SK: In many ways. A poem can begin for me with a revealing image or a fresh phrase, often synesthetic, something that the ear hinges on. See, I feel a poem coming on already! Some fundamental sensory perception is always at stake. Questions don’t typically prompt poems for me, but analysis does. A poem can begin with an idea caught in a news item, a historical event, or especially by the memory’s triggering. Rarely is a subject inappropriate to explore, though many (including me) feel a kind of permission is needed to explore it. It’s not the subject, but how the materials are handled on the page.
Poets.org: Who introduced you to poetry?
SK:I had many introductions. There were the usual suspects: English teachers and my mother, who raised me on the aging anthologized likes of Longfellow and E. A. Robinson. I wasn’t even aware that there was an entire canon of bestselling writing by women until graduate school! But I would especially point a finger at my sister-in-law who introduced me to Sylvia Plath at the tender age of twelve. Encountering Plath’s work was utterly transformative, and it still is for so many young women. Her poetry spoke powerfully to my budding feminist sensibilities in the 1970s. I didn’t realize that poetry could offer so much fearless verve and personal dynamism, and deliver with such assured voice and masterful craft. No one worked harder at being a poet than Plath, and I found that inspiring too.
Poets.org: How do you want to be remembered in your community?
SK:The highest honor would be to be remembered as a person who saw suffering and tried to heal it by helping people to realize the value of poetry, to feel that they need poetry in their lives.
Poets.org: Is there a poem that inspires you and your work in Sullivan County? How so?
SK: One poem that has inspired me is the late Jack Gilbert’s “A Brief for the Defense” because it champions the embrace of the beautiful, simply sensuous, good things of this world as vital to respecting suffering. Pain demands to be heard, not denied or ignored. But Gilbert’s “Defense” also argues that pain cannot be the exclusive focus. Because poetry celebratorily achieves so much of that necessary vulnerable enterprise, I read it as a kind of ars poetica, even though he doesn’t address writing poetry per se.
Now, well into my “Catskilled Poetry for Healing” project, I have met challenges, many unanticipated, along the way. One has been in the form of some adverse community reactions to the project from those both outside and within the therapeutic environment. Among clinicians, administrators, and advocates, I often encounter indifference, skepticism, or outright dismissal of the value of poetry as a tool for healing, despite its long-established benefits in promoting recovery. Some sponsors, while initially supportive of the project, resist the hard-hitting emotional truths of clients’ individual poems; they would prefer not to have them publicly in their backyards.
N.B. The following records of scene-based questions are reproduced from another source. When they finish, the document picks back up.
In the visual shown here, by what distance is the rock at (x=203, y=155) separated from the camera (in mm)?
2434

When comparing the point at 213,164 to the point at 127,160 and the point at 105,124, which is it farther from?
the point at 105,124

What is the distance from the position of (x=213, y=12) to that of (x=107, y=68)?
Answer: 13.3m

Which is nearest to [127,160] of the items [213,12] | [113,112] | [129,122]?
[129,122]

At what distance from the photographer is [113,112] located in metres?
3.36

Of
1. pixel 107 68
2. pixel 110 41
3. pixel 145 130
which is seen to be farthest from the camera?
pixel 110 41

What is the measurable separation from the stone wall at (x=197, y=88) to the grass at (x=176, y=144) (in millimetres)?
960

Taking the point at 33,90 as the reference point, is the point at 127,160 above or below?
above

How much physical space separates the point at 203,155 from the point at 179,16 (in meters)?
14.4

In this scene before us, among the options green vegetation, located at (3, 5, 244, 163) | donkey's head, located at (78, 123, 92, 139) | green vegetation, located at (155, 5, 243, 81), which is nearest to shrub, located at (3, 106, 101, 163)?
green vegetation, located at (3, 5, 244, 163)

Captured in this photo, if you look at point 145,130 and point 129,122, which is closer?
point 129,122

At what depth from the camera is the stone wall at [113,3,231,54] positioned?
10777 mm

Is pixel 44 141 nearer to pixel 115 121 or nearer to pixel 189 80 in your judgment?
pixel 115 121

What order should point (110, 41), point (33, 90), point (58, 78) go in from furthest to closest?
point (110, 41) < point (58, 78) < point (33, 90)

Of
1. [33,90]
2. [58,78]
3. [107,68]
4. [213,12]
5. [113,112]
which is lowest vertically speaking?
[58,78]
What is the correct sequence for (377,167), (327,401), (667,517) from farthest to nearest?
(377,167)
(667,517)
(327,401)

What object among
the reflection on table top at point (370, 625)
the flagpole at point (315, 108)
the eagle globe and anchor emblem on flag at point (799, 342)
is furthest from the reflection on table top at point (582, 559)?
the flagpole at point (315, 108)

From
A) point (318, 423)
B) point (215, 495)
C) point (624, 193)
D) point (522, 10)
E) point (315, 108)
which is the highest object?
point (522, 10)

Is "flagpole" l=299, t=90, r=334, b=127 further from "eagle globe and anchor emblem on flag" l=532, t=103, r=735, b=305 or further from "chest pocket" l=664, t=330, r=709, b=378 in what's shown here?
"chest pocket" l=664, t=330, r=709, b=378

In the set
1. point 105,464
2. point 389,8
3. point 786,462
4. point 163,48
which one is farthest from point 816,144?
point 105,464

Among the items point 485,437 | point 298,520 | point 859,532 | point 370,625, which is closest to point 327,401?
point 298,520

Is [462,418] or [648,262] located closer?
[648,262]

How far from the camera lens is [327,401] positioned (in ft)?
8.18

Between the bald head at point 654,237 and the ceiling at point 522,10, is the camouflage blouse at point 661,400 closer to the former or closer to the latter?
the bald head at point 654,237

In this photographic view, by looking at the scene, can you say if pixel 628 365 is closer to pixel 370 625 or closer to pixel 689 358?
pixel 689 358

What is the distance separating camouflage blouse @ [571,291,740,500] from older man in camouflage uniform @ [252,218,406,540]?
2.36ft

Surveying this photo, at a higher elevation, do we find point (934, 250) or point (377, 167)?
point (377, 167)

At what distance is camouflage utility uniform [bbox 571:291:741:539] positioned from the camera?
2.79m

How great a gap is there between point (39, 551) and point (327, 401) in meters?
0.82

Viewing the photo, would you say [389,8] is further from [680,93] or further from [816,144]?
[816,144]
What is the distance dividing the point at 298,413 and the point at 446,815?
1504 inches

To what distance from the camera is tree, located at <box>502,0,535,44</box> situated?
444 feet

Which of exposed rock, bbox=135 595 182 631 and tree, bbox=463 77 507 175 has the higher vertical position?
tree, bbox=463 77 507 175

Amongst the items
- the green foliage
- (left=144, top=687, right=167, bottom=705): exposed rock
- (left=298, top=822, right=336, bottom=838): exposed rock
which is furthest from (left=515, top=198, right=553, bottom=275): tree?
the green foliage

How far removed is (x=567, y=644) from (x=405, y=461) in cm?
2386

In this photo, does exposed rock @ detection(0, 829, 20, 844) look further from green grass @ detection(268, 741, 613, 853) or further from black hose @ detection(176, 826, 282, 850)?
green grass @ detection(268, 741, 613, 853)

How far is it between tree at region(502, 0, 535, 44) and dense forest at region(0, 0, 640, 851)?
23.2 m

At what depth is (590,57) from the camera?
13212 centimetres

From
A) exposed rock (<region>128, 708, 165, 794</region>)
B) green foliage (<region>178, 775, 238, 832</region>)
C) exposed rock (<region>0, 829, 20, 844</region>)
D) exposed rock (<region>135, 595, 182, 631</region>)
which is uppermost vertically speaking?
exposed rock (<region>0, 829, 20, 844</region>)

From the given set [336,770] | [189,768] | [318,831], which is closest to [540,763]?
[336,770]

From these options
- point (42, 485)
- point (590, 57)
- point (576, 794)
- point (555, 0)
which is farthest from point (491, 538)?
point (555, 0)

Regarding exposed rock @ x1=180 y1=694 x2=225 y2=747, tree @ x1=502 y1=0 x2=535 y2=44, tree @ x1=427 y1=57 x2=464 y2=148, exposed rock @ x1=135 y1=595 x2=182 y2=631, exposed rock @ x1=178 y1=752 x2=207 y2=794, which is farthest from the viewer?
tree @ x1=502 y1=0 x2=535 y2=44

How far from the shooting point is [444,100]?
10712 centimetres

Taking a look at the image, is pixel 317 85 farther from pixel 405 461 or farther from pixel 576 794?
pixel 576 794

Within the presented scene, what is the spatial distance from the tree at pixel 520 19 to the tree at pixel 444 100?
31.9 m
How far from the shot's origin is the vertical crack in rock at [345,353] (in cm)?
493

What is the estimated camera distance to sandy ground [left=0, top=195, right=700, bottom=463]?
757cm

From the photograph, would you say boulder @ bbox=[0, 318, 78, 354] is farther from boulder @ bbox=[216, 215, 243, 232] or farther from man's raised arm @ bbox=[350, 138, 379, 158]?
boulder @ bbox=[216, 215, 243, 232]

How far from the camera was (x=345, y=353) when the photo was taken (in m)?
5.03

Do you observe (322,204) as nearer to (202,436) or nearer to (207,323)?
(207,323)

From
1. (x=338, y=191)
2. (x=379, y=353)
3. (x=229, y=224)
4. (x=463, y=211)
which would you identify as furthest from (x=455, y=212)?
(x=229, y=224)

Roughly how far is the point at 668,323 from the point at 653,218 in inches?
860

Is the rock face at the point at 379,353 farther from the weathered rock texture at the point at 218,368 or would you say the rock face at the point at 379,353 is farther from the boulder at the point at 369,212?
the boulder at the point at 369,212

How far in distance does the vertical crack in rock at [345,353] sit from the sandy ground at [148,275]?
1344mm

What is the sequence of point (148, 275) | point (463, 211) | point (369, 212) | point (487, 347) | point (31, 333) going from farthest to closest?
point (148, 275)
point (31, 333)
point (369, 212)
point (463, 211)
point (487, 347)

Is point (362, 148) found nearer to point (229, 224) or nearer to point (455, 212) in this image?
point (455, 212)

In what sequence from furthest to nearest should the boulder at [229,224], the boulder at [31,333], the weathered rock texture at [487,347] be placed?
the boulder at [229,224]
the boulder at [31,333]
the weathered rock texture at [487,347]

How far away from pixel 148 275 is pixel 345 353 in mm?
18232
At the same time, each week I witness the clients’ relief and joy in braving self-expression; rather than relentlessly enduring their trauma, they shift it to the page where our writing group helps them compassionately craft it into art. Above all, they are thrilled to be heard in both the workshop and with the prospect of having their work displayed publicly.
Gilbert’s poem gives me the courage to persevere with all phases of this project. By acknowledging the inevitable setbacks, and in recognition of the general misery of the world, I affirm Gilbert’s contention that we all must “risk delight” in writing intrepid poetry, as my clients do.